Written request:
Print the part of the Christmas-list post that begins at the words "There are buffalo-checked" and stops after "of annoying, sometimes?", copying it word for word.

Page extract:
It’s October, so my Christmas list is well overdue.
Of course it is.
Santa is so demanding.
And, lest you think this is all a tad early, let me inform you that Costco has been Christmas-ing since August, yes indeedy.
There are entire aisles you can Deck the Halls in, wearing your flip-flops (we can’t generally wear flip-flops during the ACTUAL festive season in Canada).
There are buffalo-checked Christmas doo-dahs as far as the eye can see (I try my best to avert my eyes back to the free samples they give out at Costco, which it’s really important to keep one’s eye firmly upon so as not to forget the real reason we shop at Costco).
Practical Man does not approve.
Of the Christmas doo-dahs, I should clarify.
He’s a free-sample fan, though.
What kind of Practical Man would he be if his favourite thing was not anything, preceded by or followed by the word, FREE?
He never eats the free samples – he gives them to me, like some kind of Snack Saint. He doesn’t snack and did I mention that he’s kind of annoying, sometimes?
Lovely, but annoying in a Snack Saint sort of way.
Or, maybe Snack Santa.
But, festive flourishes (even with free snacks for his beloved) before a respectful observance of Remembrance Day (Nov 11)? Now, them’s grounds for grunting and Rick Mercer-esque rants.
I don’t disagree.

Given data:

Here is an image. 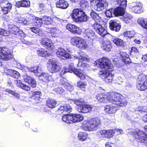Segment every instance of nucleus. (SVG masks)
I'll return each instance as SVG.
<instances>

Exercise solution:
There are buffalo-checked Christmas doo-dahs as far as the eye can see (I try my best to avert my eyes back to the free samples they give out at Costco, which it’s really important to keep one’s eye firmly upon so as not to forget the real reason we shop at Costco).
Practical Man does not approve.
Of the Christmas doo-dahs, I should clarify.
He’s a free-sample fan, though.
What kind of Practical Man would he be if his favourite thing was not anything, preceded by or followed by the word, FREE?
He never eats the free samples – he gives them to me, like some kind of Snack Saint. He doesn’t snack and did I mention that he’s kind of annoying, sometimes?